● Text section
● ● ● ● ●

In the fall of 1975, 55-year-old Ira H. Dishner, a "basically healthy man," according to his doctor, complained about sharp pains in his back and chest.
A month later, in November, his doctor's tentative diagnosis was verified: Dishner had mesothelioma, a rare cancer of the tissue surrounding the lungs. Chemical therapy slowed the fast-spreading cancer for a while, but on Dec. 16 of last year, Dishner died.
In a $3 million suit filed against Johns-Manville Corp., Dishner's estate claims the cancer was caused by asbestos manufactured by the firm and used at the Amoco refinery in Yorktown where Dishner had worked for 18 years.
The Dishner estate's attorney, Gene Locks, told the trial jury in U.S. District Judge Richard B. Kellam's court: "Asbestos killed him as surely as if he had been shot with a gun. The only difference is that it took longer."

● ● ● ● ●

● What you are asked to do
According to the text about the asbestos lawsuit, how many years had Dishner worked at the Amoco refinery in Yorktown?

● Entries shown
● ● ● ● ●

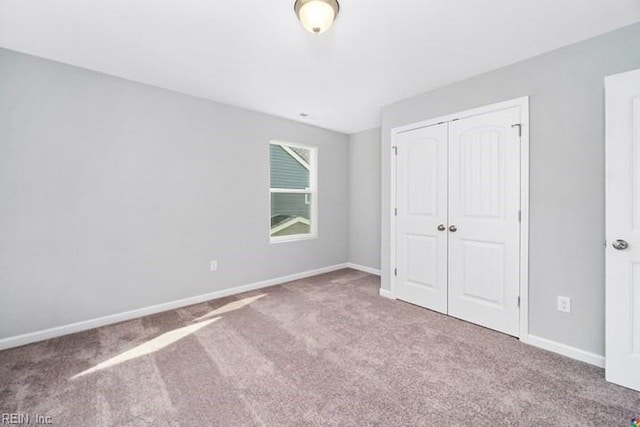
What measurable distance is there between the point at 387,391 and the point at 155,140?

● ● ● ● ●

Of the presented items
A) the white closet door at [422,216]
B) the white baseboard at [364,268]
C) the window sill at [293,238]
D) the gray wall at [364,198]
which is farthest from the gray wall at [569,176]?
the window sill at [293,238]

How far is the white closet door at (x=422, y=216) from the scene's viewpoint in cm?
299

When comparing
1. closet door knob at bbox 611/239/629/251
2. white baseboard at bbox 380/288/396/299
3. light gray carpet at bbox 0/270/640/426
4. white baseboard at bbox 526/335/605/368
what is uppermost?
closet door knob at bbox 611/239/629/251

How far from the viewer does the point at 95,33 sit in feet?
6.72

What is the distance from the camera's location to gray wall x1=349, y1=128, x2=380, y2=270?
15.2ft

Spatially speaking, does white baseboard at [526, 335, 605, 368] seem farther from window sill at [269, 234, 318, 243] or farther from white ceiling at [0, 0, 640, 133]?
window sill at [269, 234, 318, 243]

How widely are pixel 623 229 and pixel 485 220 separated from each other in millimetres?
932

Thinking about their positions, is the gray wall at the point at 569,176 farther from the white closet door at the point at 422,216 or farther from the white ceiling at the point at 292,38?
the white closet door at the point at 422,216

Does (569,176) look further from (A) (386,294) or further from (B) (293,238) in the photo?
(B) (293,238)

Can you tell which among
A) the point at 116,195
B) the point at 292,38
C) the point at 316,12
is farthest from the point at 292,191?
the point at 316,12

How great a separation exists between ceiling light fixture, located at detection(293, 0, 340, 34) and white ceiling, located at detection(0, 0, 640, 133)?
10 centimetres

● ● ● ● ●

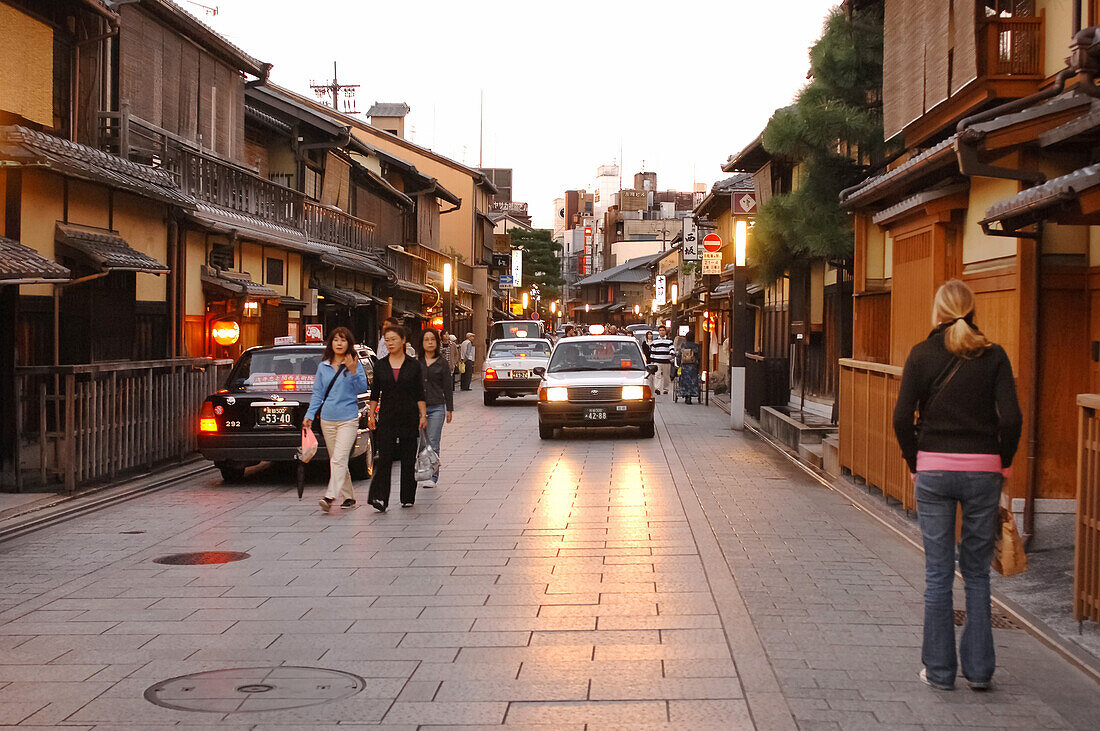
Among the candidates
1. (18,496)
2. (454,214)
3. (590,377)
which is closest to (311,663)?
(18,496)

● ● ● ● ●

● Exercise result
18 years